▶ _Tâche courte_: Expliquez en une à trois phrases pourquoi, selon la lettre de Voltaire à Marie Louise Denis, le commissionnaire doit chercher un marchand pour les tableaux, les glaces, les instruments de physique et les meubles.

--- Extrait du document ---

1754-04-30, de Voltaire [François Marie Arouet] à Marie Louise Denis.

Par votre lettre du 24 ma chère enfant nous voylà d'accord sur tous les points, ce qui n'était pas arrivé depuis longtemps.
Vous allez à Plombieres, je suis dans le voisinage, vous me manderez le jour de votre départ et j'irai vous préparer les logis. Vous prendrez des eaux, vous serez sobre, ce qui est le seul moyen de déraciner votre mal de côté. J'ay embrassé trop tard la vertu de la sobriété, vertu triste mais nécessaire. Je me suis fait une loy de ne manger avec personne. Je renonce presque à la viande. Une vertu si austère ne vous convient pas mais il faut en aprocher pour jouir de la santé.

Je prends le comissionaire que vous avez choisi. Il faut qu'il ne s'en vante pas; sans quoy il n'y a rien de fait. Son employ sera d'écrire touttes les semaines tout ce qu'il aprendra, d'indiquer les livres nouvaux, etc. Il cherchera marchand pour les tableaux, les glaces, les instruments de phisique, les meubles, car il ne faut plus compter sur une vente en pays étranger et il ne faut pas espérer que jamais je jouisse de ces effets. Il aura une rétribution sur la vente. Pour la vaiselle d'argent vous la vendrez à votre retour, en gardant le tiers pour vous. Je vous verray à mon aise à Plombieres, et nous nous arrangerons pour tout le reste.

Je voi qu'il y a trois caisses en chemin pour moy à Strasbourg, celle qui va à Manheim, celle du linge et des paperasses, et la petite de livres, le tout sous le nom de Mr du Freney. J'en ay écrit à sa mère à qui par parentèse j'ay prêté mon argent comme à Shœfling, et qui probablement me servira avec zèle dans la première chaleur du bienfait.

--- Jeu de données ---

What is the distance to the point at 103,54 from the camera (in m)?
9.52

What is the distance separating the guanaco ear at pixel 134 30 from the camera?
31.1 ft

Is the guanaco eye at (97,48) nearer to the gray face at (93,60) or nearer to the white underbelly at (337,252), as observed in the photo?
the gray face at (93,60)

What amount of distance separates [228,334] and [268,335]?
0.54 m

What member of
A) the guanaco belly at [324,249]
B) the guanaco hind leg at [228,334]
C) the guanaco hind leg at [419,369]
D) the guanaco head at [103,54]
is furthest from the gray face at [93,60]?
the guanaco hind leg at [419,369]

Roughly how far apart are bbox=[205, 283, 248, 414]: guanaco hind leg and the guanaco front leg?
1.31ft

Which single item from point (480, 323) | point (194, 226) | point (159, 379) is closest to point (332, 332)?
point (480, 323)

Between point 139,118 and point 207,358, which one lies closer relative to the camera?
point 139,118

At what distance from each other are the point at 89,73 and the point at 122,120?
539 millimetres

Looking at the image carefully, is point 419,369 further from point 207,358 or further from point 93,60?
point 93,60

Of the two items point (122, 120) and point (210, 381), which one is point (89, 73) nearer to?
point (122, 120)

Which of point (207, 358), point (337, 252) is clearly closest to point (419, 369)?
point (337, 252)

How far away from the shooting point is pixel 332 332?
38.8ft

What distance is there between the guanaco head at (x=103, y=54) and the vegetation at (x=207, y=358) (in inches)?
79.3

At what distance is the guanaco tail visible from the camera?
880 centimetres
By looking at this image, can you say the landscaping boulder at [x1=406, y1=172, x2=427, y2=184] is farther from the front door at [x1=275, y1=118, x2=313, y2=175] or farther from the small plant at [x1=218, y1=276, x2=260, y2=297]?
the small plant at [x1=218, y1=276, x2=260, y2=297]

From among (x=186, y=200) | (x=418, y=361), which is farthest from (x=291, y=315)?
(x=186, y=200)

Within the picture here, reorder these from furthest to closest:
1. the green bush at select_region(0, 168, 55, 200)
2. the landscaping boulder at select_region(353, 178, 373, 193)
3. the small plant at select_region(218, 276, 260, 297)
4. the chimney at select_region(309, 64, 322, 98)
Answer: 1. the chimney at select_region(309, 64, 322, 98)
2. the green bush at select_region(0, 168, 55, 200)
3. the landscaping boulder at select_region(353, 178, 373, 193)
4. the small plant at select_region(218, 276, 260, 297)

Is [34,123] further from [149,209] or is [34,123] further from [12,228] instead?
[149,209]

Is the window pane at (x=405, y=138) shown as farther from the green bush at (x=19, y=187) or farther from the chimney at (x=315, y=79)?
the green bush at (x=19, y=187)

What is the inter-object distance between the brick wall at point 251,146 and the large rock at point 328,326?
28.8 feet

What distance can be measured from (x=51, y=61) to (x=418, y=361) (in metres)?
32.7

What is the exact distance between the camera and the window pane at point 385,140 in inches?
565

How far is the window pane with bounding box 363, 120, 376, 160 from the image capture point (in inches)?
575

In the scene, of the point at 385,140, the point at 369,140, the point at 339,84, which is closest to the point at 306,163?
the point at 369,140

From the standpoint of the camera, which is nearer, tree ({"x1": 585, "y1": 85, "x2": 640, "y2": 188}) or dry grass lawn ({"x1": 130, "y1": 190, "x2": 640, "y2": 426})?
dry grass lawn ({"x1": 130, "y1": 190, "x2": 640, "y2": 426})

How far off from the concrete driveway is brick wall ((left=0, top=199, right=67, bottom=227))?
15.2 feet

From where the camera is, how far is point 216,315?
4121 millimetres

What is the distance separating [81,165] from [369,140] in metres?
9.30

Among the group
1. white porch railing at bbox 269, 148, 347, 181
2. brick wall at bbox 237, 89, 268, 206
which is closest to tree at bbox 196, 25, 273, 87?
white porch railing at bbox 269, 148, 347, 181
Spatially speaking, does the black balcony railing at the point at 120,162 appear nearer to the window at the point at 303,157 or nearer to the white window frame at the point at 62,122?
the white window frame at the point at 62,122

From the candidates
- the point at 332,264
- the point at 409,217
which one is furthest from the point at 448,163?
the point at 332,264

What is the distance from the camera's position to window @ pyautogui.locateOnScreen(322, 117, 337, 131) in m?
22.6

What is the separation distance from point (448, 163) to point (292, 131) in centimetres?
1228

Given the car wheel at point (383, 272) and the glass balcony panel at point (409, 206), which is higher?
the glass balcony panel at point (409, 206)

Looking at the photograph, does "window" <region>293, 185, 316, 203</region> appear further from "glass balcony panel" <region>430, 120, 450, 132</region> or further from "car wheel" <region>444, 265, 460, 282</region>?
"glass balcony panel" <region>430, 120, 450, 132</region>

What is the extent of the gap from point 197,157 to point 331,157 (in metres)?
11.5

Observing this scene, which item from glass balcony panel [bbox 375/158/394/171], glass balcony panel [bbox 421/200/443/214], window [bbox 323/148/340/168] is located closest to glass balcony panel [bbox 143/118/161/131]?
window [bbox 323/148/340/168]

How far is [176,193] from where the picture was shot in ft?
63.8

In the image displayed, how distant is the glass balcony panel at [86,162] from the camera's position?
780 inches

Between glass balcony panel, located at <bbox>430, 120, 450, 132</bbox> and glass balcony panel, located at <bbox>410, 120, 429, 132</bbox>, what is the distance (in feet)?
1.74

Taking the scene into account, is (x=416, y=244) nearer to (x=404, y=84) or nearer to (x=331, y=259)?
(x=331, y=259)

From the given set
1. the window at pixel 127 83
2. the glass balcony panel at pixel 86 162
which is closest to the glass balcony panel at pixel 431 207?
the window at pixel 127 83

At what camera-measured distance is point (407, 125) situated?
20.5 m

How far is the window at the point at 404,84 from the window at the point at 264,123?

---

▶ _Réponse_: Le commissionnaire doit chercher un marchand pour ces objets parce qu'on ne peut plus compter sur une vente en pays étranger. Voltaire ajoute qu'il ne faut pas espérer qu'il jouisse un jour de ces effets.